Idle hands, my mother has often assured me, are the devil's playground. I have to assume that she knows from observing someone else, because I've never known hers to be idle, so it cannot be from personal experience.
These are my mother's hands, photographed the day after her surgery for breast cancer.
It was one of the few idle moments she had and the only day she really spent resting... at least by my definition of the word. Before I knew it, she was inviting relatives over and cooking a turkey dinner.
These are not idle hands -- these are fighting hands.
12 years ago I said "I do" to a lovely lady who kindly agreed that she would too. You think a bit of malfunctioning junk like a hot water heater can touch that?
It was a strange learning experience for all of us, I think. There are not many moments in your life that you can point to and say "This is a point where this changed" but this was one of those moments. Mom is an ace at not being idle and has a genuine knack for keeping her son's hands from being idle either...

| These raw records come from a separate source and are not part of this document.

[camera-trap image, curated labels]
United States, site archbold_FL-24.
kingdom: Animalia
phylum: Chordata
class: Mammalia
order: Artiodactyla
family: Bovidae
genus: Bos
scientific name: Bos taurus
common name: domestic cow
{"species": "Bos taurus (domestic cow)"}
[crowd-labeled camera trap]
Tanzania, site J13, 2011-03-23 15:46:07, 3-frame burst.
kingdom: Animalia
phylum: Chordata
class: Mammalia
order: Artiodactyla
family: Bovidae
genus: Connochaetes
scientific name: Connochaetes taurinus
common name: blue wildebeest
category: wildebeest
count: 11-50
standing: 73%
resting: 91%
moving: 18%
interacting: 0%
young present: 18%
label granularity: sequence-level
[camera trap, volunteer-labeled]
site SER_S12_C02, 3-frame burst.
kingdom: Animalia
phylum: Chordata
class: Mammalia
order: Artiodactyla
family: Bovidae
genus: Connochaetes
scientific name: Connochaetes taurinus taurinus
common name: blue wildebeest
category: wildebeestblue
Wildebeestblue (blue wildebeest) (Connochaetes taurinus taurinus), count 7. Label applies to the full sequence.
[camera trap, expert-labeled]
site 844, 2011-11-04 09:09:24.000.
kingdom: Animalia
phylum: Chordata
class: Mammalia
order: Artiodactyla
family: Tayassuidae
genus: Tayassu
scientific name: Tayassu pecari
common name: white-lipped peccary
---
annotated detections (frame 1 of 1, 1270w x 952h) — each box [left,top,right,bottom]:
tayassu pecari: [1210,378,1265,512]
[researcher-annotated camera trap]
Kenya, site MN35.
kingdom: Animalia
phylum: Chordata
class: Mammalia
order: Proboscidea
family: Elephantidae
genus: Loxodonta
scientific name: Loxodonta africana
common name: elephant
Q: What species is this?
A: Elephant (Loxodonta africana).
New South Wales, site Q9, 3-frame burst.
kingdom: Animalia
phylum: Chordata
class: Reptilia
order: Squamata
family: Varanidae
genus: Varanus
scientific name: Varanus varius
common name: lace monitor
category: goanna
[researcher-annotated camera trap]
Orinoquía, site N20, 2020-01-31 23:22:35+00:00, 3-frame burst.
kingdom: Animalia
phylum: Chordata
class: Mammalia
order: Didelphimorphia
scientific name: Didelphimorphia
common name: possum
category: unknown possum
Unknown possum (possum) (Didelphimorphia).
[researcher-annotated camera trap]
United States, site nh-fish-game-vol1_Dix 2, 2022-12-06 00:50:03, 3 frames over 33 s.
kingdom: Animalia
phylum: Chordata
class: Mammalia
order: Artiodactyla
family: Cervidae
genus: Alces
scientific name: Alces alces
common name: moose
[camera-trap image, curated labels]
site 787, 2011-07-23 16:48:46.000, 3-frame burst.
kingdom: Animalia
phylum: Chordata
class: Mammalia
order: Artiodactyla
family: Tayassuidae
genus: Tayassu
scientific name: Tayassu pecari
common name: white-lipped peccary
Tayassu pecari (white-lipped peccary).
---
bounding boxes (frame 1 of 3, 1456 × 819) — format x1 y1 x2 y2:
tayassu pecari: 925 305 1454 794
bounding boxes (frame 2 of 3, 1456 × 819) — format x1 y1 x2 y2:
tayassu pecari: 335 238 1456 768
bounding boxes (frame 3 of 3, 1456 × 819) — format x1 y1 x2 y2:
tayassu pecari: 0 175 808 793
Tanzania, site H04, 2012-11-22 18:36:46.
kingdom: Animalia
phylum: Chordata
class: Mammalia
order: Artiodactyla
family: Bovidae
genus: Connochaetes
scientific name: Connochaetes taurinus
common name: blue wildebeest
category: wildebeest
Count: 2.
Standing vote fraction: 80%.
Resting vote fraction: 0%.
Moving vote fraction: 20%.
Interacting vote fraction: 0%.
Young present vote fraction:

Pro Tip: Before you volunteer to help someone out after surgery, first find out whether they have a deck that needs to be stained and plan (or at least pack) accordingly.
That week, I discovered that I could help clean and dress wounds without fainting (my condolences to everyone who lost money in the betting pool). Yes, I stained a deck, and I also discovered that radiation suites often don't get decent WiFi. I also awarded an honorary Nobel prize for awesomeness to the innovator that brought us the hotel lobby espresso stand. I also handmade a couple of doublets, which I'll give their own posts.
I am happy to say that my mom did well. I was able to return home just in time for my 12th wedding anniversary. The universe gave us the gift of a broken hot water heater.
We decided that the water heater was officially a piece of modernist sculpture (since art has no function, I couldn't feel bad that it wouldn't heat my water). We mopped the floor, turned off the power and water to the stupid thing and went out to spend the day on the town. We bought each other a bag of books and I gave Kris a lovely cross to wear with this year's renaissance gown.
12 years ago I said "I do" to a lovely lady who kindly agreed that she would too. You think a bit of malfunctioning junk like a hot water heater can touch that?
Life happens. Sometimes it seems to happen all at once and sometimes it stops happening before we're ready. Hug the people you love. Tell your friends how you feel about them. Because you never know when you will quite suddenly lose the chance to do so.
Also, please talk to the women in your life, tell them you care. Ask them when their last exam was. Make the appointment. Go with them if you have to. Give the gift of life and health: encourage yearly mammograms and for all women to have a baseline scan at 35.
Women's health is not a women's issue -- it is a human issue. We seem to be a society that is locked in a perpetual state of forgetting that one person's fight is everyone's fight. We may be two genders, but we are one species. That's what it really means to be a nation. We're supposed to have everyone's back because we know everyone has ours.
E pluribus unum -- from the many, one. I've got your back because I know you've got mine. We're in this together.
How different our world would be if we could just cling to that one simple truth.
-Scott
Well written Scott, and thanks for the reminder that I need to make an appointment.